*TASK BRIEF*.
Begin your copy at the line with "Transformers Revenge of" in the records below and end it at the line with "Moz Tiny Wooden Speaker", restating each line word for word; omit the pictures.

*EXTRACTED DATA*.
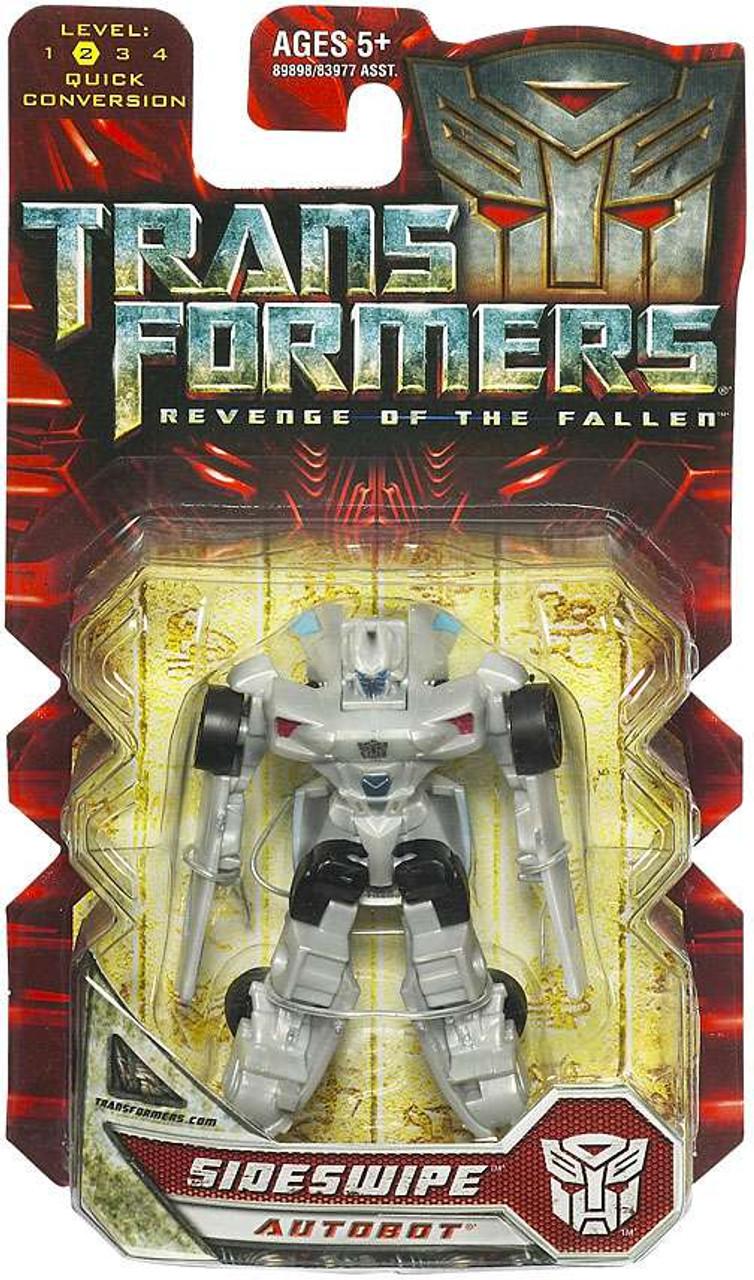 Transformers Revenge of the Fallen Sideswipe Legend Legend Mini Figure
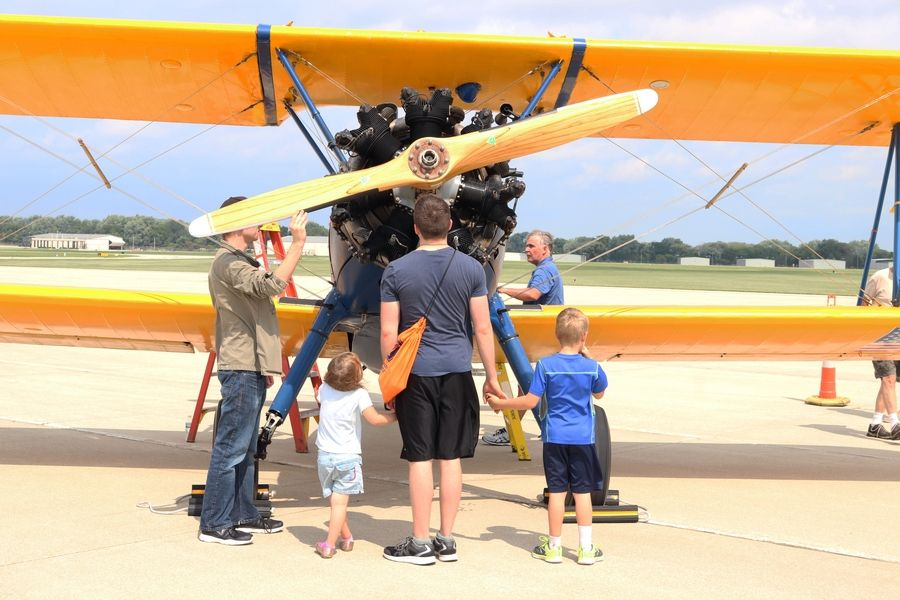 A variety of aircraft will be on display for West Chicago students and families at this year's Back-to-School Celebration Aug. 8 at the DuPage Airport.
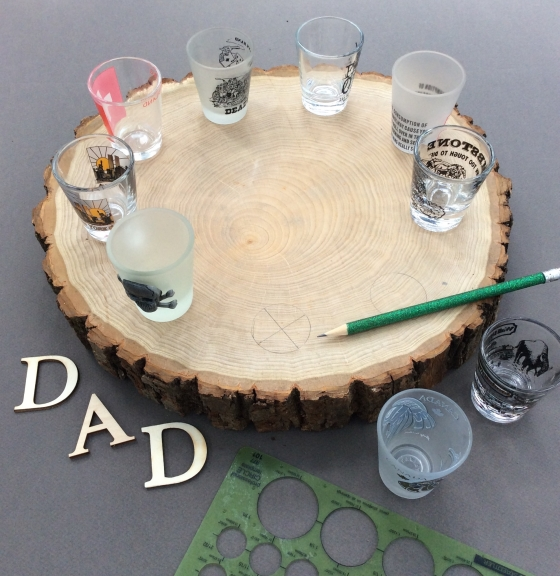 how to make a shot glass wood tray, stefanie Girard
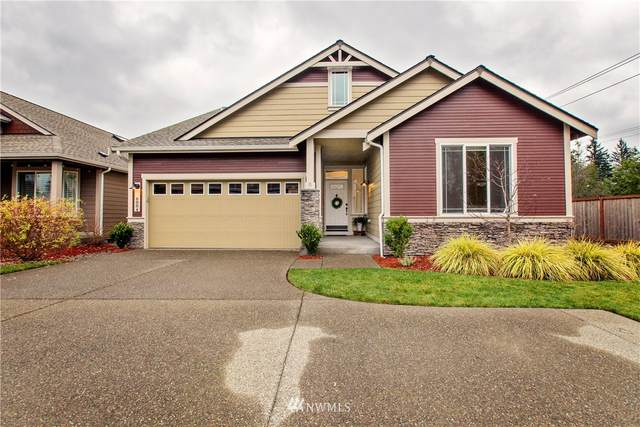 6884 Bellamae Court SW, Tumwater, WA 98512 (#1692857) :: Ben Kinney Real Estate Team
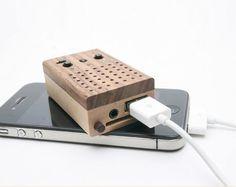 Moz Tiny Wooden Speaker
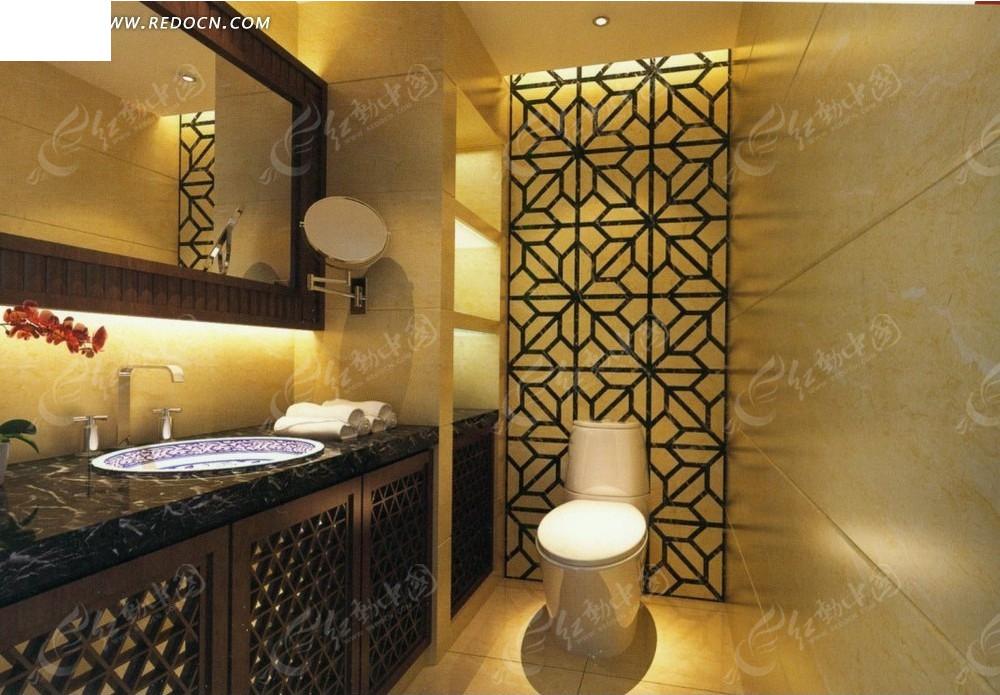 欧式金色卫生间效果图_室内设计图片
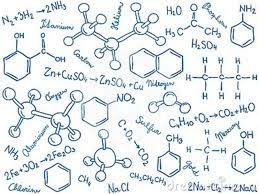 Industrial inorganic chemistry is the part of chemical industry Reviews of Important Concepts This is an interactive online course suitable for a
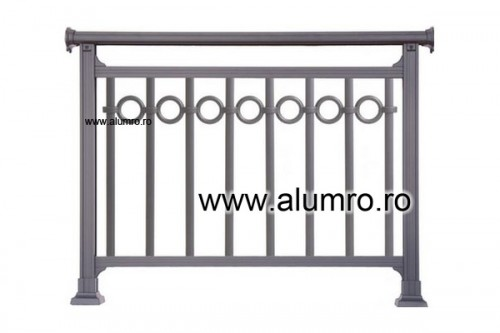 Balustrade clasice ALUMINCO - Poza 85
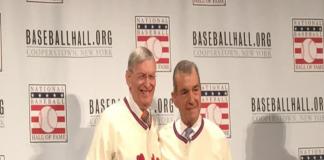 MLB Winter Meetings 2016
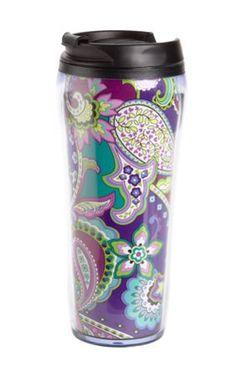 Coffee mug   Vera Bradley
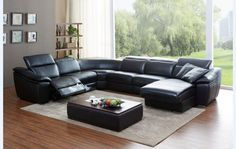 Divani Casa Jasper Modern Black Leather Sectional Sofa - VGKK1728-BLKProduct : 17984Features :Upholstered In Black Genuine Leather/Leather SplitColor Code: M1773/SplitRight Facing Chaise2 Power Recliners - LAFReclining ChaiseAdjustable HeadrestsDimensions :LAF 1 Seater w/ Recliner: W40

* * *

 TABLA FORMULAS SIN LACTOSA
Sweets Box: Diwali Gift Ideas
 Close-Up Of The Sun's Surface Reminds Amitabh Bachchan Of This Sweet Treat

*ANSWER TO THIS TASK*.
 Transformers Revenge of the Fallen Sideswipe Legend Legend Mini Figure
 A variety of aircraft will be on display for West Chicago students and families at this year's Back-to-School Celebration Aug. 8 at the DuPage Airport.
 how to make a shot glass wood tray, stefanie Girard
 6884 Bellamae Court SW, Tumwater, WA 98512 (#1692857) :: Ben Kinney Real Estate Team
 Moz Tiny Wooden Speaker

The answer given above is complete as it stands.